I strongly opposed Aharon Barak’s judicial revolution back then as well, and have long believed in the need for change. I believe in a Jewish state, one that is an authentic home for the Jewish people. This automatically will mean a certain emphasis in terms of symbolism, holidays, and public education: teaching Jewish history, the Bible, the Oral tradition, alongside Israeli and Zionist history. I supported the 2018 Nation-State law.
But I also believe in democracy, equality before the law, and protection of minority rights. I think the extent to which Jewish symbols and content should reign should not extend, for example, to disproportionate public funding for infrastructure, schooling, or any other government service. There is no justification for Arab citizens to suffer structural neglect. Nor is it wise in the long term.

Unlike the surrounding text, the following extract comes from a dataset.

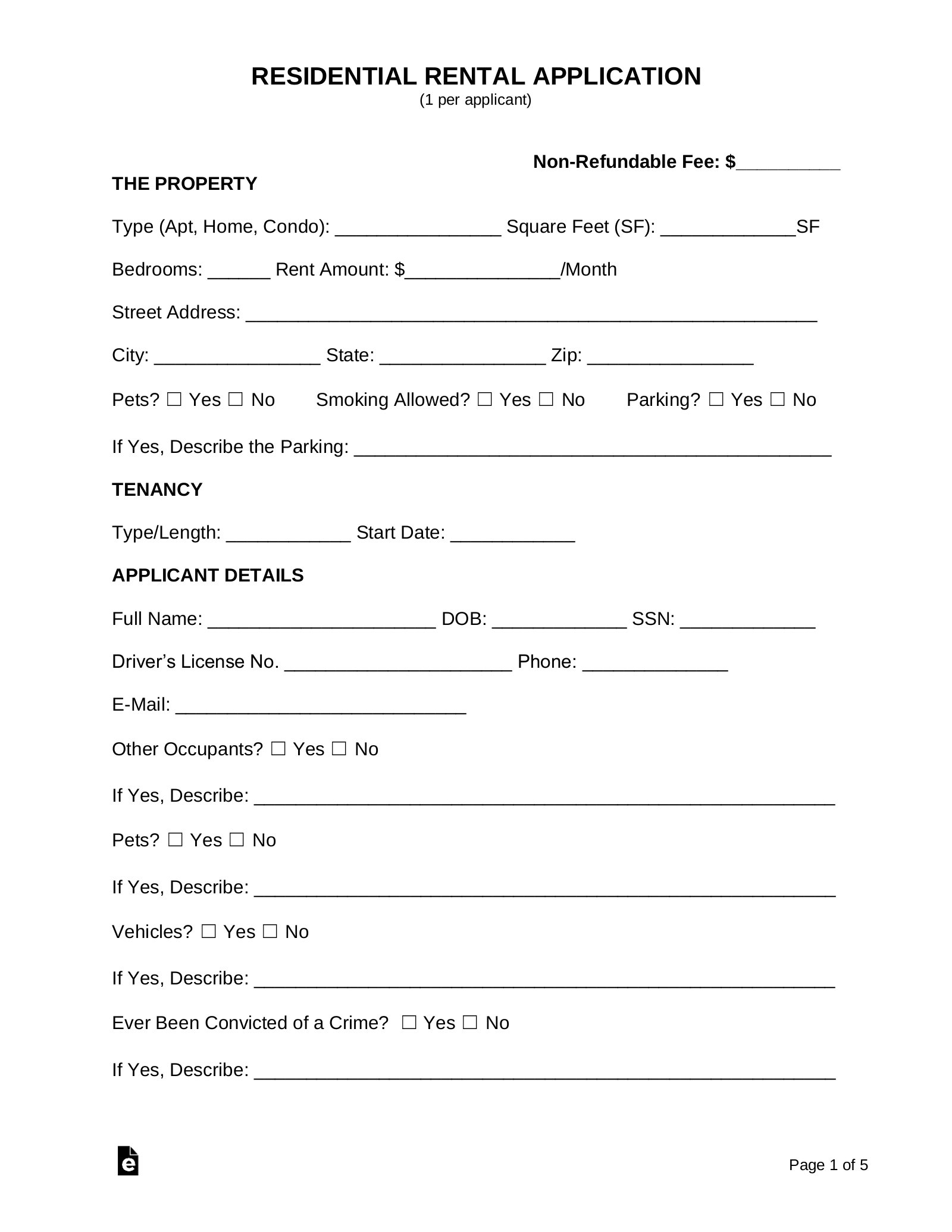 It's just a picture of Rental Application Printable for rental agreement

Democracy requires the protection of rights and equality for all citizens. The proposed reforms will eviscerate them, and I’m furious at Netanyahu for betraying Israeli democracy by even proposing them.

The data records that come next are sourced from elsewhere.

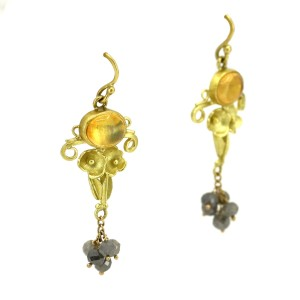 Stephani Briggs Jelly Opal and Blue Diamond Dangle Earrings in 22k Yellow Gold
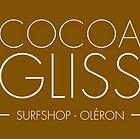 Logo-CocoaGliss-Paysage-blanc-OK.jpg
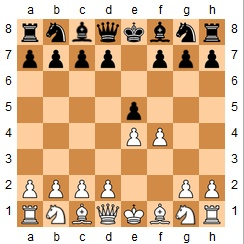 What do you think about the King's Gambit? 1_bmp10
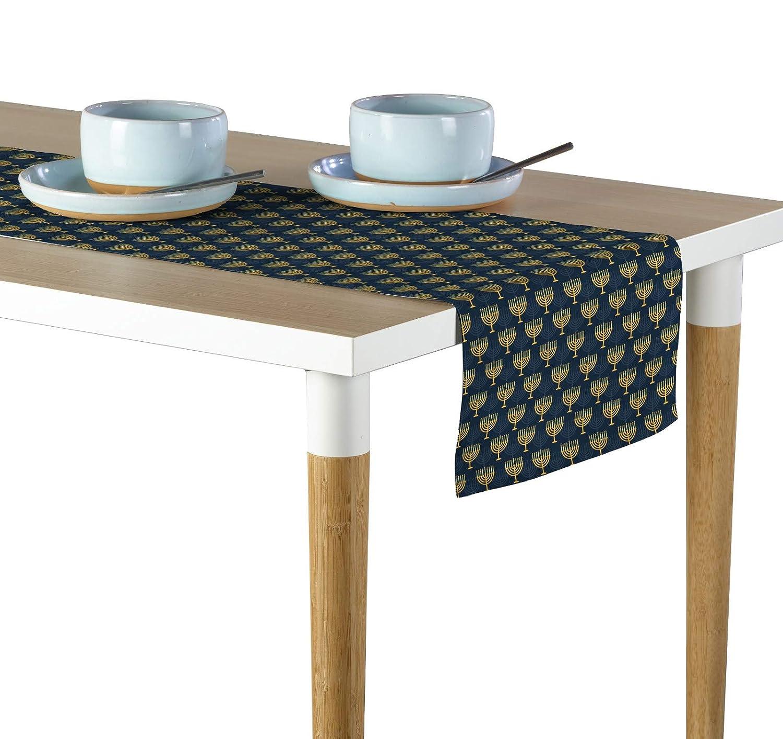 Menorahテーブルランナー各種サイズ 14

And so we find ourselves living a déjà-vu. Once again, a narrow government is trying to unilaterally change the rules of the game in a way that is guaranteed to bring consequences far worse than the problem they are solving. Once again, massive protests have filled the streets. Rhetoric is hot.
It is both trite and grotesque to point to the Rabin assassination as a personal warning to Netanyahu today. But one cannot escape the sense that terrible things may yet happen.
There will be a huge temptation to make political hay out of those terrible things. But just as I won’t blame either Netanyahu or Rabin (as some extremists did) for the assassination, I won’t blame either Netanyahu or today’s opposition leaders for whatever may yet come. Evil should be blamed on those who perpetrate it.
But that doesn’t mean such a tragedy is inevitable, either.
It is commonplace in Israel that “only the Left can make war, only the Right can make peace.” Fundamental change requires broad consensus or, failing that, overwhelming force. In the absence of both, you will necessarily have rupture. Those who insist on rupture are gambling with our national future.
It’s time to put an end to this gamble.
The author is a writer, translator, and editor of Jewish Priorities: Sixty-Five Proposals for the Future of Our People (Wicked Son, 2023). He resides in Jerusalem.